Beninteso, la miscela resta esplosiva, soprattutto quando la miccia resta esogena; succede, ad esempio, quando, sulla paura, si cita Il silenzio (2021) di Don De Lillo: «La vita a volte può diventare così interessante che ci dimentichiamo di avere paura». Più ancora del “Fobovirus”, è questo corpo a corpo con la paura, alla ricerca del desiderio perduto, che anima le pagine di Costantino. Ed è questa paura a creare lo spiraglio distopico cui si è già accennato e che avrebbe meritato forse più spazio, nella costruzione pur debordante del testo.

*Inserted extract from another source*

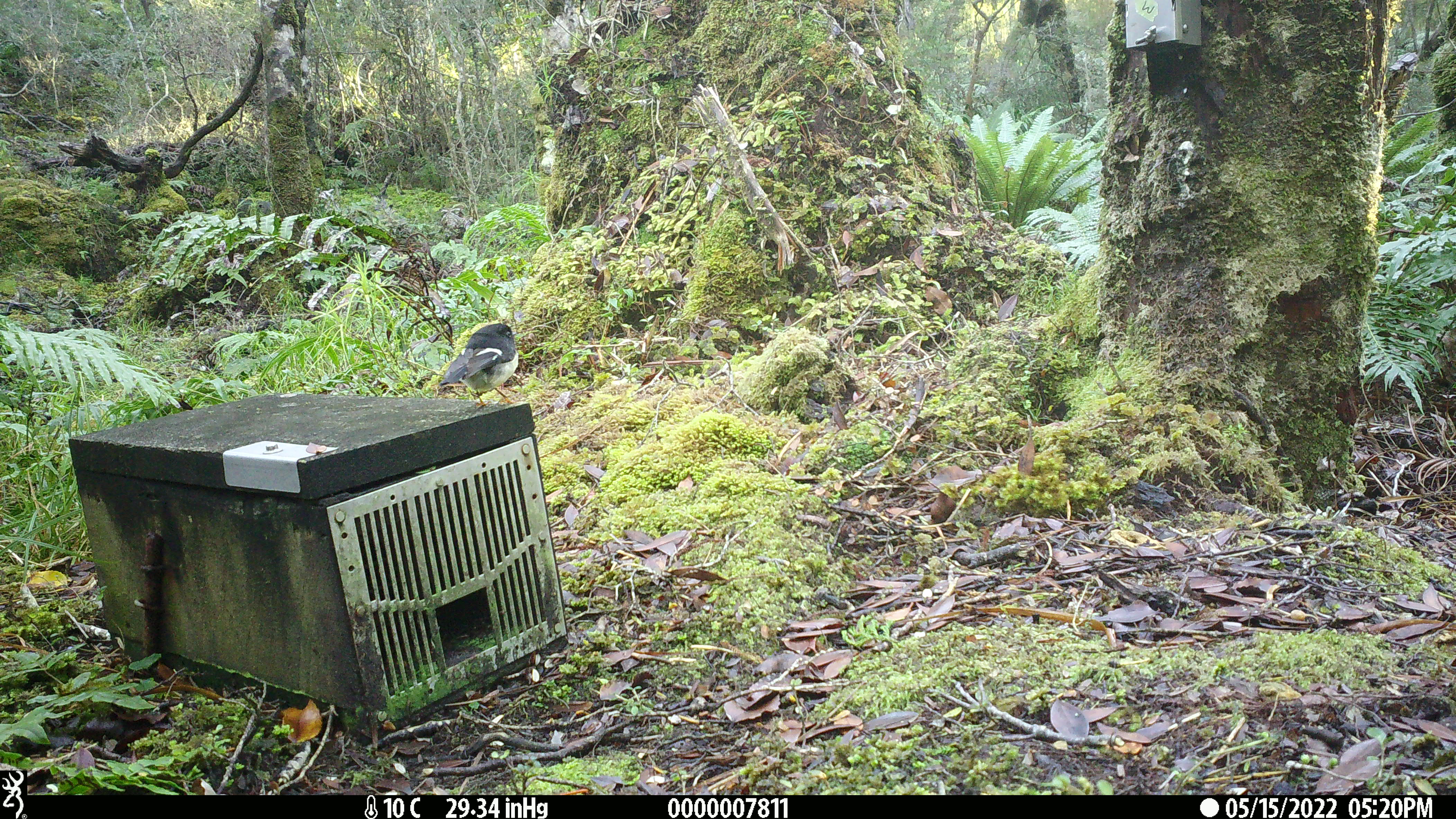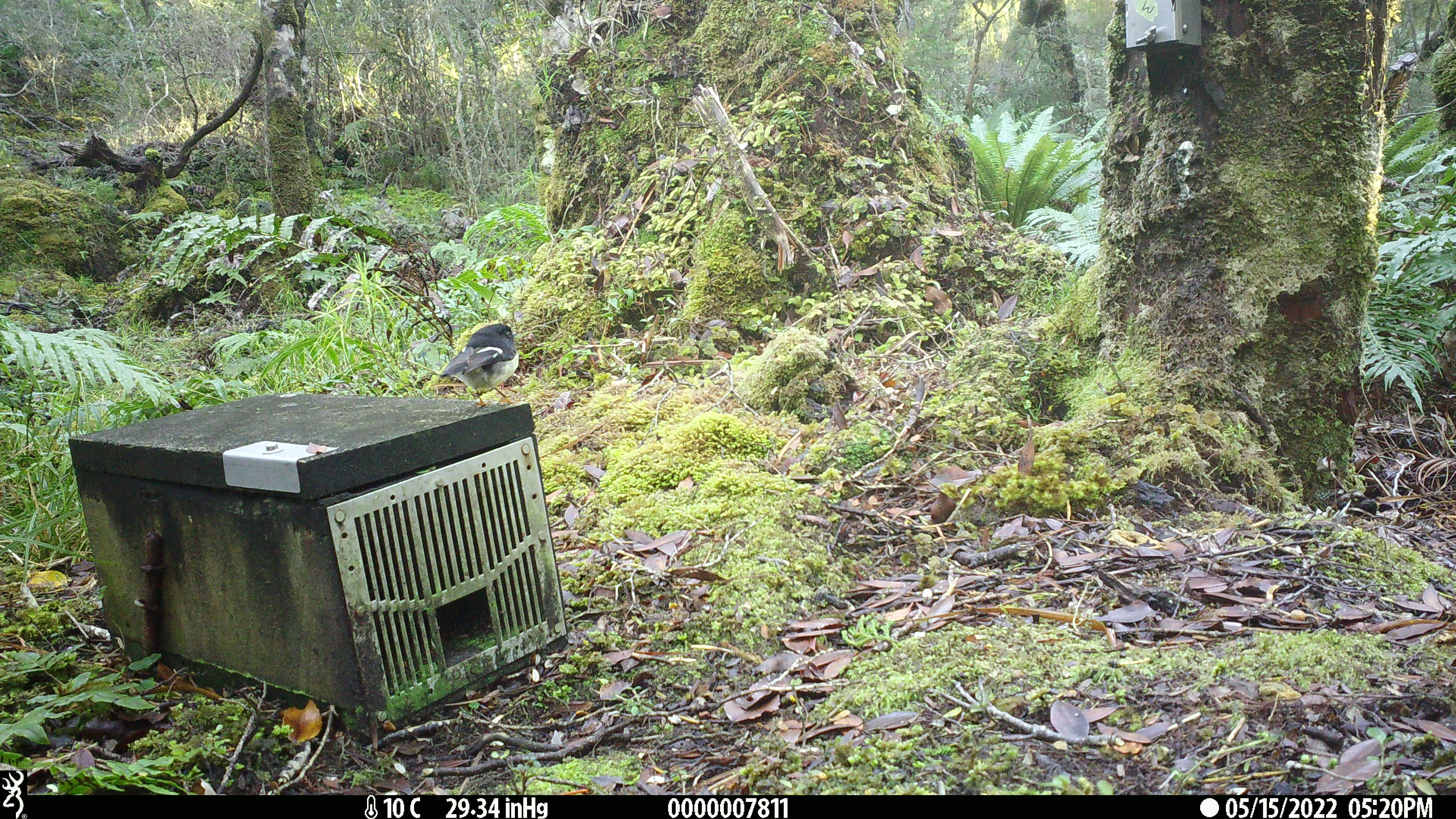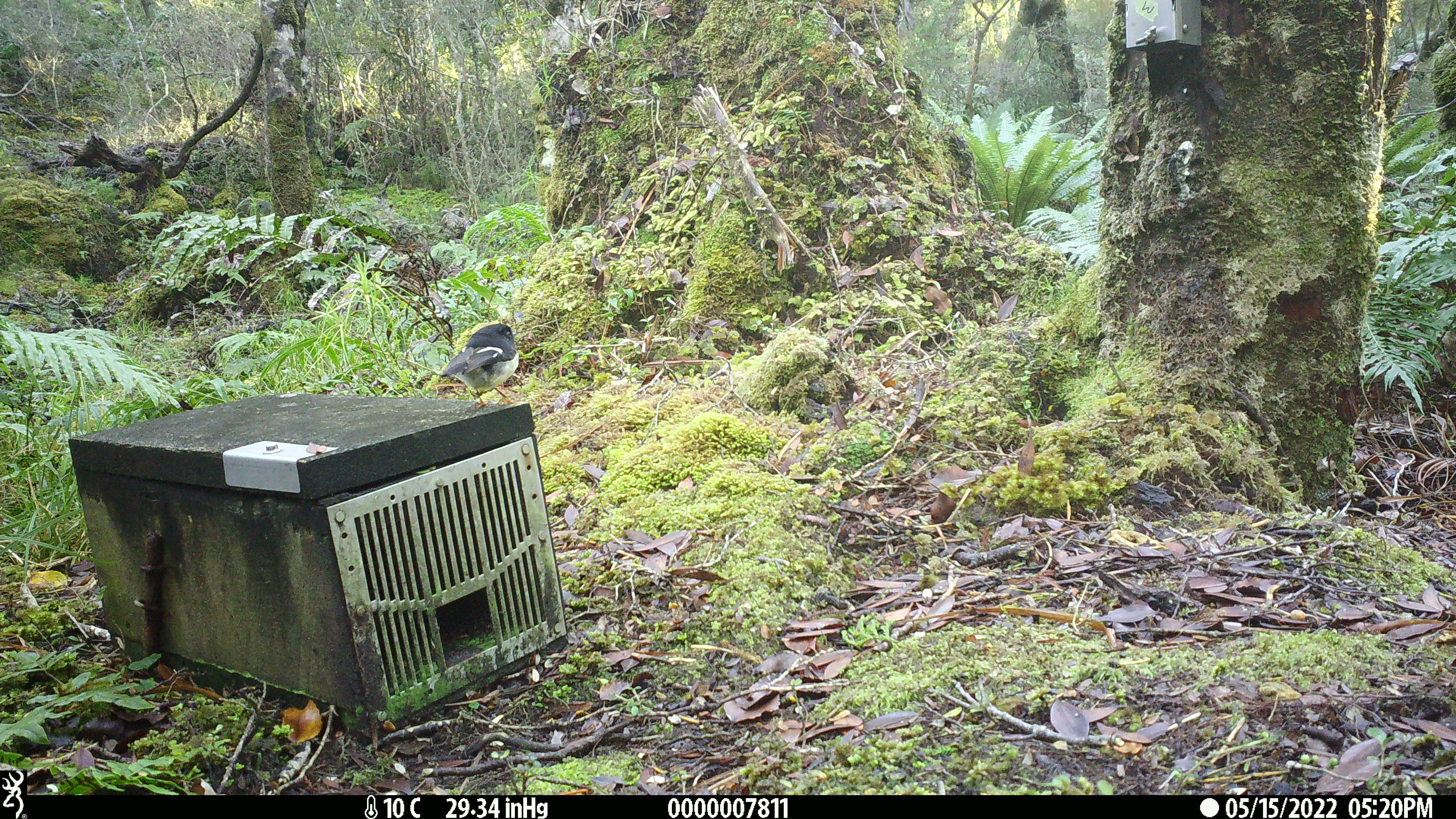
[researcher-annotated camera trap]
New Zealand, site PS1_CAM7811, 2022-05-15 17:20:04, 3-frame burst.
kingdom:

Peraltro, si tratta di una distopia che non è legata soltanto al ventennio che intercorrerà tra il 2024 e il 2044, ma include eventi disastrosi e inauditi già in questi mesi di settembre e ottobre 2024: sembrerebbe un azzardo, questo, per un libro che è uscito a luglio 2024, per la facile e immediata verificabilità del fatto che tale torsione distopica non si è avverata… Ma il golpe “talpista” è più subdolo, e nell’invisibilità e in un clima di generalizzato conformismo culturale, qualcosa di simile alla lampiridoscalopomachia potrebbe essere già in atto e riguardarci, com’è successo con l’autore di Piressia, molto da vicino.